Spark java filter isin 方法还是其他？

Question

我的 cassandra 数据库中有大约 20 亿行，我根据具有 4827 个字符串的实验列表使用 isin 方法进行过滤，如下所示。但是，我注意到在 distinct 命令之后我只有 4774 个唯一行。任何想法为什么 53 失踪？ isin 方法是否有 threshold/limitations？我对实验列表进行了双重和三次检查，它确实有 4827 个字符串，并且数据库中确实存在其他 53 个字符串，因为我可以使用 cqlsh 查询它们。

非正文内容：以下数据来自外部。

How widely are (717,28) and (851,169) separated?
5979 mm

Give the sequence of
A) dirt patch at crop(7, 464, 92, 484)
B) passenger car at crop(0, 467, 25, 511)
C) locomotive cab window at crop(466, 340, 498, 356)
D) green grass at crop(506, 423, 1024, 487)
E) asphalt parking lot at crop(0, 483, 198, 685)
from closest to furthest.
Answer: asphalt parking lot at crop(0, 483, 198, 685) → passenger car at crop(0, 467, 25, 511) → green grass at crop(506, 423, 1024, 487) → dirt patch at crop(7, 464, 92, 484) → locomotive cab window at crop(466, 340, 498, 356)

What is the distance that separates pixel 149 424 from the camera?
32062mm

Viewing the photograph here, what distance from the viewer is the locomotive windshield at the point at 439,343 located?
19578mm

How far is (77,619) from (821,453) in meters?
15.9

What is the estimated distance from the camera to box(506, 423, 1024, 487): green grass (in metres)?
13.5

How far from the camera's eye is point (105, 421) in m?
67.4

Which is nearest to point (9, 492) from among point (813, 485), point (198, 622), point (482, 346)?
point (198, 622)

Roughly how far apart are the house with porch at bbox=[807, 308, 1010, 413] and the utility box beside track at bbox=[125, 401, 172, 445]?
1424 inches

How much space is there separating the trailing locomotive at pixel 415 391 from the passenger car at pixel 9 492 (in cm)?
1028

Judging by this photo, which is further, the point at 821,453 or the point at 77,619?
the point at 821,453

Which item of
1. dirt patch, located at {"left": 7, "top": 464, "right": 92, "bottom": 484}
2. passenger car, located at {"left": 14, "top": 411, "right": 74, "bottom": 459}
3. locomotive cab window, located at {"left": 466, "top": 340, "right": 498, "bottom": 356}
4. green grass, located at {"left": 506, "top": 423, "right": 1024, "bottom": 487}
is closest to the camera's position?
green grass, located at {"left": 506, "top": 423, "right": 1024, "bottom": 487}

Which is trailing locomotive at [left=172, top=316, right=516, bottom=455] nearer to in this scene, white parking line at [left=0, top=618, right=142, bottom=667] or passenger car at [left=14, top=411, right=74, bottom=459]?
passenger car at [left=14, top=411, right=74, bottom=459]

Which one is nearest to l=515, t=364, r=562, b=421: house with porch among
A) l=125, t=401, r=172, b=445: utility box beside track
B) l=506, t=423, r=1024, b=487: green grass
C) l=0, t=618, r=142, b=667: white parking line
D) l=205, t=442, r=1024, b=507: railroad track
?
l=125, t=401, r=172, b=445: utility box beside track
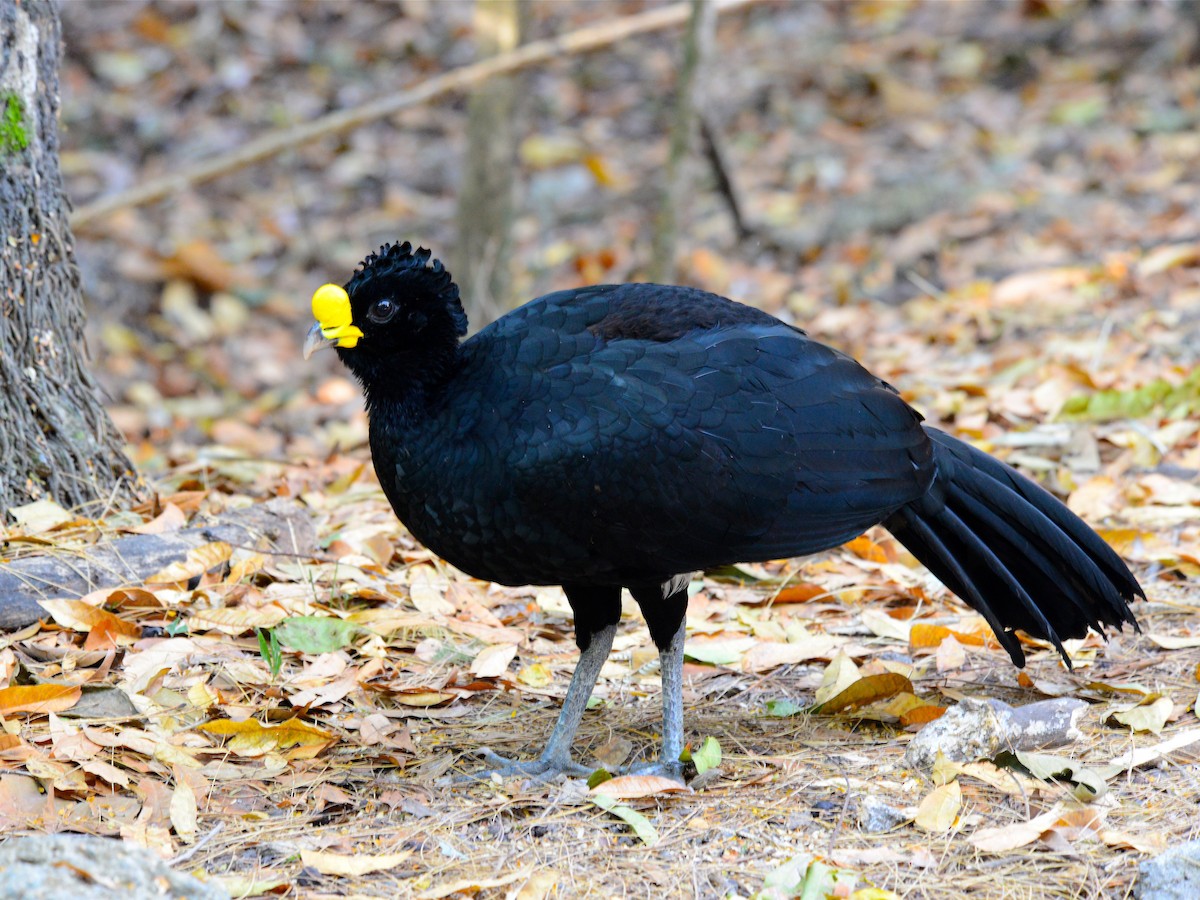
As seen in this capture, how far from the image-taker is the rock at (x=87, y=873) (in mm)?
2266

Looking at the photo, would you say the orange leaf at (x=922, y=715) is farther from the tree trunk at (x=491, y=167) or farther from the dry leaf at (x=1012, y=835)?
the tree trunk at (x=491, y=167)

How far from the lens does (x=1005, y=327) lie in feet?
23.6

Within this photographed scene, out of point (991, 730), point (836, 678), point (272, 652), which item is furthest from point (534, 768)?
point (991, 730)

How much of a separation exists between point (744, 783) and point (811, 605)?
4.45 feet

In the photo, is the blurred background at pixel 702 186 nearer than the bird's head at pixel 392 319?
No

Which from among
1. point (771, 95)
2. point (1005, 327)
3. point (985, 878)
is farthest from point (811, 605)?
point (771, 95)

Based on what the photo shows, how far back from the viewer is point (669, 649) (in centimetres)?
367

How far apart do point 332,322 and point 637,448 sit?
88cm

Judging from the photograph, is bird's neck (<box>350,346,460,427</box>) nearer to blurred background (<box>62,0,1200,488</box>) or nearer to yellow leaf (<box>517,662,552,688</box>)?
yellow leaf (<box>517,662,552,688</box>)

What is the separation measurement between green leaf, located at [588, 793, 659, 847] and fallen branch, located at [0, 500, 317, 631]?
1650 millimetres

非常感谢任何帮助！

Dataset<Row> df1 = sp.read().format("org.apache.spark.sql.cassandra")
                .options(new HashMap<String, String>() {
                    {
                        put("keyspace", "mdb");
                        put("table", "experiment");
                    }
                })
                .load().select(col("experimentid")).filter(col("experimentid").isin(experimentlist.toArray()));
List<String> tmplist=df1.distinct().as(Encoders.STRING()).collectAsList();
   
System.out.println("tmplist "+tmplist.size());

Answer 1

关于“丢失数据”的实际问题 - 当您的集群缺少写入并且没有定期进行修复时，可能会出现问题。 Spark Cassandra Connector (SCC) 读取一致性级别 LOCAL_ONE 的数据，可能会命中没有所有数据的节点。例如，您可以尝试将一致性级别设置为 LOCAL_QUORUM（通过 --conf spark.cassandra.input.consistency.level=LOCAL_QUORUM），然后重复实验，但最好确保数据已修复。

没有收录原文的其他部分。